Modern boosting methods build on AdaBoost, most notably stochastic gradient boosting machines.
In Adaptive Boosting or AdaBoost, the loss function which we try to minimize is an exponential loss function that can make the algorithm sensitive to the outliers.
In AdaBoost, the shortcomings of the existing weak learners can be identified by high-weight data points.
AdaBoost is mainly used for classification, however since it is a meta-algorithm (which means it can be used together with other algorithms for performance improvement, including regression tasks. For example, Scikit-Learn, has an implementation of an Adaboost regressor. In the documentation for such regressor, the developers mention that: An AdaBoost regressor is a meta-estimator that begins by fitting a regressor on the original dataset and then fits additional copies of the regressor on the same dataset but where the weights of instances are adjusted according to the error of the current prediction. As such, subsequent regressors focus more on difficult cases.
Gradient Boosting
Gradient boosting is an approach where new models are created that predict the residuals or errors of prior models and then added together to make the final prediction. It is called gradient boosting because it uses a gradient descent algorithm to minimize the loss when adding new models. (Ref)

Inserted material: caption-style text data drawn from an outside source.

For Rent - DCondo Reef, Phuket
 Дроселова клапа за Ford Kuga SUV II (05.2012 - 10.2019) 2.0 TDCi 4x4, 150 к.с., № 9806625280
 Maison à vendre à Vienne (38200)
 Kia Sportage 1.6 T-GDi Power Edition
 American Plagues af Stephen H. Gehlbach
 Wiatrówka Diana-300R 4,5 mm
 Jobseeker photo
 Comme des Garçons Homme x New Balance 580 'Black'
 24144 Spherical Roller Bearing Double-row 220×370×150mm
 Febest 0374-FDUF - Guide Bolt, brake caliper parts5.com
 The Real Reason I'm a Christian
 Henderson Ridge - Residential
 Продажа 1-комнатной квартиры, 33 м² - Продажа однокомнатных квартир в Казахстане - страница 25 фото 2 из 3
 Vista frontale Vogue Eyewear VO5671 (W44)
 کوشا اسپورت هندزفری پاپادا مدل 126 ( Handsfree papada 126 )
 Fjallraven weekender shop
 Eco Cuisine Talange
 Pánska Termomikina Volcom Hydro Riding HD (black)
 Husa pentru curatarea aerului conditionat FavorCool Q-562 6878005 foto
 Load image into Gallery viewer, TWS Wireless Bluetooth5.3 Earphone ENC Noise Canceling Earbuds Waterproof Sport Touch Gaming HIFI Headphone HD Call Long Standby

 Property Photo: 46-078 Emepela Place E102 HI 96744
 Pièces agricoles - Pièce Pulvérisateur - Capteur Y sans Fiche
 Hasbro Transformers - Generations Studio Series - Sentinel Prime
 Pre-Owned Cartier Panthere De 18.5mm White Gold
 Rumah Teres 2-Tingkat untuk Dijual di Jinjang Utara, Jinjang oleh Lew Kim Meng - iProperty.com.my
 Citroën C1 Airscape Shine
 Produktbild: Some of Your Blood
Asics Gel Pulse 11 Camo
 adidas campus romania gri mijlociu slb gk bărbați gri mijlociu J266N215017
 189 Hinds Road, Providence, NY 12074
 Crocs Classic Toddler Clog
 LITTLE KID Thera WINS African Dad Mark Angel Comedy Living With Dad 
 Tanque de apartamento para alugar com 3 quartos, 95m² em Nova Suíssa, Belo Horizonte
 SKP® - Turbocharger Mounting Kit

Gradient boosting tries to boost the performance of a simple base-learner by iteratively shifting the focus towards problematic observations that are challenging to predict. In Gradient boosting, this shifting is done by identifying the difficult observations by large residuals computed in the previous iterations.
Gradient Boost is a robust machine learning algorithm made up of Gradient descent and Boosting. The word ‘gradient’ implies that you can have two or more derivatives of the same function.
The technique yields a direct interpretation of boosting methods from the perspective of numerical optimization in a function space and generalizes them by allowing optimization of an arbitrary loss function.
The loss function is gradient boosting can be any differentiable loss function, and so Gradient Boosting algorithm is more robust to outliers than AdaBoost. (recall that the AdaBoost uses exponential loss function which can be sensitive to the outliers. Gradient boosting can use different loss functions, and hence is less prone to the outliers).
Gradient Boosting has three main components: additive model, loss function and a weak learner.
This approach supports both regression and classification predictive modeling problems.
In Gradient Boosting, the shortcomings of the existing weak learners can be identified by gradients.